Requisitos:
Según el texto sobre la crisis, ¿qué son en realidad las llamadas políticas anticrisis?

Luchábamos porque estos procesos vitales truncos se reconocieran como crisis… y nos estaba costando. Estábamos visibilizando las deficiencias estructurales de un sistema depredador (que no solo era capitalista, sino también heteropatriarcal, antropocéntrico e imperialista). Hablábamos de crisis de civilización porque atravesaba el conjunto de las estructuras (políticas, sociales, económicas, culturales, nacionales, etc.), pero también de las construcciones éticas y epistemológicas más básicas (la propia comprensión de “la vida”).
Llega entonces el estallido financiero y automáticamente y sin cuestionamiento alguno, le otorgamos el nombre de crisis. Realmente, lo que se produce es un quiebre en el proceso de acumulación, de valorización de capital, primeramente en los circuitos financieros. No es, de primeras, un quiebre directo de los procesos vitales. En ese sentido no es una crisis (no está –o no tan agudamente- en crisis el proceso vital, que es el que nos importa si ponemos la sostenibilidad de la vida en el centro). Son posteriormente el tipo de políticas que se ponen en marcha para recuperar el proceso de valorización (las llamadas políticas anticrisis, que son más bien políticas de recuperación de la ganancia) las que implican un serio ataque a las condiciones de vida. Esa ahí donde la respuesta política al estallido financiero empieza a devenir en crisis. Así, podemos prever que la recuperación del capital implique, en el Norte global, un agravamiento serio de la crisis de los cuidados (vía reducción de servicios y prestaciones públicas, traslación de carga de trabajo al trabajo no remunerado y flexibilización y desregulación creciente del mercado laboral), así como el comienzo de una crisis de reproducción social para ciertos segmentos sociales (vía hipersegmentación social y vía paso de situaciones de precariedad en la vida a situaciones de exclusión, en un contexto de agudización de la dependencia del ingreso por la desaparición de mecanismos colectivos de absorción de los riesgos de la vida, dificultad de acceso a fuentes estables y suficientes de ingresos, pérdida de la noción de universalidad de los derechos y paso a enfoques asistenciales); y, en el Sur global, que se traduzca en un agravamiento de la crisis de reproducción social (por ejemplo, ya ha ocurrido en lo referente a la crisis alimentaria provocada por la especulación con alimentos).
Así, una primera pregunta es de qué crisis estamos hablando.
Ante la crisis, hay múltiples frentes de intervención, pero me limito a resaltar dos “pres” y dos intervenciones simultáneas.

Contenido de datos:
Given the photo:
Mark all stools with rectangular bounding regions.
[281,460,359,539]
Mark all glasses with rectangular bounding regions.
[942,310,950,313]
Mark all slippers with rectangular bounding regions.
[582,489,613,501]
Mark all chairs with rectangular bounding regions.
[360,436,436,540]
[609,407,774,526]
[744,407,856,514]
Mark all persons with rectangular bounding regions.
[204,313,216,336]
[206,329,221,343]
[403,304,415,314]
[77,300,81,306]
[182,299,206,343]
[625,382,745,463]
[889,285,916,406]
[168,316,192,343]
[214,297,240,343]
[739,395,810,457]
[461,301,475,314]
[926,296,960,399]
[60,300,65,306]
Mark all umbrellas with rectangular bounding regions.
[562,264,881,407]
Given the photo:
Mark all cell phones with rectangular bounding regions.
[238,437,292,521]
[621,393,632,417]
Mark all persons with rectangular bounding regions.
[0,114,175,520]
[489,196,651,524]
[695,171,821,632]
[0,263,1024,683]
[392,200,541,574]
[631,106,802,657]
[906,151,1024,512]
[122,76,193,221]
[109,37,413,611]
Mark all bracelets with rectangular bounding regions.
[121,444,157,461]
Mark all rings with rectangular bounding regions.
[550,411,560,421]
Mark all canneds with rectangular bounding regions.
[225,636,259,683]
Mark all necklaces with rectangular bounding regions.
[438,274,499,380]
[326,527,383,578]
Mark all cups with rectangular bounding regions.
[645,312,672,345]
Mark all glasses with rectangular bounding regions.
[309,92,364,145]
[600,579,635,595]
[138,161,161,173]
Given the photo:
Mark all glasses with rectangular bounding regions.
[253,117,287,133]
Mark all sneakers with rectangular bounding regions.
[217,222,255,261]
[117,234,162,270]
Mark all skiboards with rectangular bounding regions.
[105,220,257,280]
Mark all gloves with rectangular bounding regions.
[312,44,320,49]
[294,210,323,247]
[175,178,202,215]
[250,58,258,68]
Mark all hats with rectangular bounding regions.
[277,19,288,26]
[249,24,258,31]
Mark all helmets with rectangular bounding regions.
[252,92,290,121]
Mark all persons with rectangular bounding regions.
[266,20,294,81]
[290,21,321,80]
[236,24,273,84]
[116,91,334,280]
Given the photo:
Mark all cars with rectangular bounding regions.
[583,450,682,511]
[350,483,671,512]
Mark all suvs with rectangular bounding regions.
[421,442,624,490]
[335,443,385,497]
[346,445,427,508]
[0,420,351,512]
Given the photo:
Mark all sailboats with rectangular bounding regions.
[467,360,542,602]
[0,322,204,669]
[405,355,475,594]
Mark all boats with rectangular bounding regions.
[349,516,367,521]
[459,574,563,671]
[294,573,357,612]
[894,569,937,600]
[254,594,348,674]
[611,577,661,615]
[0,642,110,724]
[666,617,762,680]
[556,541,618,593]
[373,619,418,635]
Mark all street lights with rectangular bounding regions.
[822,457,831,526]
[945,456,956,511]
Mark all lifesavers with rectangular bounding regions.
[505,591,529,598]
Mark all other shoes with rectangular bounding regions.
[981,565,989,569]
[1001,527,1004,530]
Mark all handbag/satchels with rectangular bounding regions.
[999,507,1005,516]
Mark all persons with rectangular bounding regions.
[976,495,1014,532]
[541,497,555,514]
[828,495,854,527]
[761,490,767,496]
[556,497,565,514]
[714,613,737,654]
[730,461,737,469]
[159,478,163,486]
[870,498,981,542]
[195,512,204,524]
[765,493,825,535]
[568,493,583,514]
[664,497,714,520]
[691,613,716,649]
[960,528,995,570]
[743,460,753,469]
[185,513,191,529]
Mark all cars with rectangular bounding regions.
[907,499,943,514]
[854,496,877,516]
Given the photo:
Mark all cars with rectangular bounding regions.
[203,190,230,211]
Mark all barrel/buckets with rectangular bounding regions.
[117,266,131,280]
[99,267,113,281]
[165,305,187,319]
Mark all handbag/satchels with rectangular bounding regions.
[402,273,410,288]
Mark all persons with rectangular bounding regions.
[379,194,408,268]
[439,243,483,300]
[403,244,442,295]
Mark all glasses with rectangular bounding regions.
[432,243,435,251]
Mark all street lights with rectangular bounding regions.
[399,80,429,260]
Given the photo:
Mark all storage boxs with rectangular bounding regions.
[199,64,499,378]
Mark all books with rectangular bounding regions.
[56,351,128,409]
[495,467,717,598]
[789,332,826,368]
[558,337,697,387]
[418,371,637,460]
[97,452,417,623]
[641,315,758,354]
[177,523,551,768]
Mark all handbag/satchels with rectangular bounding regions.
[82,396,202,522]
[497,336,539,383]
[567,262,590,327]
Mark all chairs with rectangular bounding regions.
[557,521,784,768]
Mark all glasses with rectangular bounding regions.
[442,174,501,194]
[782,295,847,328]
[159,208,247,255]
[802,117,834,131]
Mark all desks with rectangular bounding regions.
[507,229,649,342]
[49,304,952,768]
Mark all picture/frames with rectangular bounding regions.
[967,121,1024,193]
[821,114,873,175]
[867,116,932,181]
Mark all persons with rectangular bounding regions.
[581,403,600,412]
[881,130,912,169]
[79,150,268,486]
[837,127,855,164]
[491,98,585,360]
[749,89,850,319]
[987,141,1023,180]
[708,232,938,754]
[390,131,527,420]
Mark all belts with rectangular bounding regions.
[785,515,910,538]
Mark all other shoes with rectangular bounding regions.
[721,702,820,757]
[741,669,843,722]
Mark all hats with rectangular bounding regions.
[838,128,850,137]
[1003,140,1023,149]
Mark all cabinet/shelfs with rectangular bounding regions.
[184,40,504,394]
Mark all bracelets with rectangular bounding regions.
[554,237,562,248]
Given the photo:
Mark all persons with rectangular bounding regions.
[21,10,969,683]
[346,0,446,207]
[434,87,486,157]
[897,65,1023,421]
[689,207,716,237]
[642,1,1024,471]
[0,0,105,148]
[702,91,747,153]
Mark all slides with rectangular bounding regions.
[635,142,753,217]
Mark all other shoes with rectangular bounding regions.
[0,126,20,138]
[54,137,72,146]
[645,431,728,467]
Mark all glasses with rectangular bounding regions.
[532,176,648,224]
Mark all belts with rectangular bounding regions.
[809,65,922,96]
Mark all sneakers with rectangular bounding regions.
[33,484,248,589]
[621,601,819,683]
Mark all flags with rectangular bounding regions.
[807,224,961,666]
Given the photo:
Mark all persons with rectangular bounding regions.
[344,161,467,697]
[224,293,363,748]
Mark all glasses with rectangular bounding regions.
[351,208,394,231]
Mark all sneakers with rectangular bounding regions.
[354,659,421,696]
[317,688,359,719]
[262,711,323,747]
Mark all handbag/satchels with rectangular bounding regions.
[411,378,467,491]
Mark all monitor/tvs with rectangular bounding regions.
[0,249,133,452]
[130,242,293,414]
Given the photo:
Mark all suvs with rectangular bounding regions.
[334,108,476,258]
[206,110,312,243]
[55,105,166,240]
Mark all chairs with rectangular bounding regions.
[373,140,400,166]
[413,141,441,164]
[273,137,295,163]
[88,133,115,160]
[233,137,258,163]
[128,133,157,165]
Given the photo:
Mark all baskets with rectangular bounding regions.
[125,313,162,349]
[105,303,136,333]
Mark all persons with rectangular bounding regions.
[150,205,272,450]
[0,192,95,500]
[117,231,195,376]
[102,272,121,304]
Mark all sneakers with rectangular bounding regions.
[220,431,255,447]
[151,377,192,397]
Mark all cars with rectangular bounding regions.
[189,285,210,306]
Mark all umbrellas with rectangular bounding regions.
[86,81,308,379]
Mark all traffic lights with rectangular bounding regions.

Solución:
Son más bien políticas de recuperación de la ganancia.